**Your task:** Rewrite the stretch of material from the start through the line containing "7.24 meters", changing "utility pole" to "telephone pole" and leaving everything else the same.
[Begin Exercise inputs]
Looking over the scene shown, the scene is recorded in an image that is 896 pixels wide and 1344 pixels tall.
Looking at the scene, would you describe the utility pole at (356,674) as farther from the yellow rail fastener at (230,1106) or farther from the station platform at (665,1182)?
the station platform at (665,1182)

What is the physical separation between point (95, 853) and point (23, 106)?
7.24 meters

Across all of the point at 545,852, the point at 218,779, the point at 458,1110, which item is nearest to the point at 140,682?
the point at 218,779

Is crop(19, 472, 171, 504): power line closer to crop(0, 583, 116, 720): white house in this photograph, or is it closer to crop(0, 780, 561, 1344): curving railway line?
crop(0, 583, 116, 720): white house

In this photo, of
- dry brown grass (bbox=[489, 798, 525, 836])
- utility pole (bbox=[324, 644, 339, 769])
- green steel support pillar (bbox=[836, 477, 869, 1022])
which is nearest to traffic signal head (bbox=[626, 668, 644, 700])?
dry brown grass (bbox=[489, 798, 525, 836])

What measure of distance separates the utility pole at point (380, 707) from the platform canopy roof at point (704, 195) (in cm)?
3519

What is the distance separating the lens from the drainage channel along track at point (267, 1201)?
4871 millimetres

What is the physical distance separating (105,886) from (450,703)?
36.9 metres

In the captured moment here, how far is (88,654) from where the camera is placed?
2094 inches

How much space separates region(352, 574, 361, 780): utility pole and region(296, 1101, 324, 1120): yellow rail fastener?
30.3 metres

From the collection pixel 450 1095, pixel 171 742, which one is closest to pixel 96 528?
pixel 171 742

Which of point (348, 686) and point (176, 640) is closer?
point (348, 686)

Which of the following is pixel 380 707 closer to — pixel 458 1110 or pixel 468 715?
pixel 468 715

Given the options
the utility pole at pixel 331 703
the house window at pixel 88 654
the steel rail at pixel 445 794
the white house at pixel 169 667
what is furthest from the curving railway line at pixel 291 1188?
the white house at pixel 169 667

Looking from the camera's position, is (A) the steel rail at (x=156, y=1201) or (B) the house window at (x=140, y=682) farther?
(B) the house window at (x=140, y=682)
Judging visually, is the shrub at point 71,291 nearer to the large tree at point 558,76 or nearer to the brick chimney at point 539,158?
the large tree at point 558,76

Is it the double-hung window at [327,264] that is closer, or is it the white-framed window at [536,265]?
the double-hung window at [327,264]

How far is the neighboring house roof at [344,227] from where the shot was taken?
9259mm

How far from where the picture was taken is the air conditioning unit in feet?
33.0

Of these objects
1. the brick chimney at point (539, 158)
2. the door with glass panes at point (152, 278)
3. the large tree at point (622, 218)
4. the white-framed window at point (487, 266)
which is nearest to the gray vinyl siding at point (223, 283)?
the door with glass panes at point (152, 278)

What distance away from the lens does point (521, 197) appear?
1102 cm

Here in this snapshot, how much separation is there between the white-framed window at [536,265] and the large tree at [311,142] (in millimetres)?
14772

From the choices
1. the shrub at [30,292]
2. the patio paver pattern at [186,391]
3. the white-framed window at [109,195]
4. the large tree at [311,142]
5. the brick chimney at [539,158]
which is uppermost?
[End Exercise inputs]
**Answer to this problem:**
Looking over the scene shown, the scene is recorded in an image that is 896 pixels wide and 1344 pixels tall.
Looking at the scene, would you describe the telephone pole at (356,674) as farther from the yellow rail fastener at (230,1106) or farther from the station platform at (665,1182)?
the station platform at (665,1182)

What is the physical separation between point (95, 853) and point (23, 106)?
7.24 meters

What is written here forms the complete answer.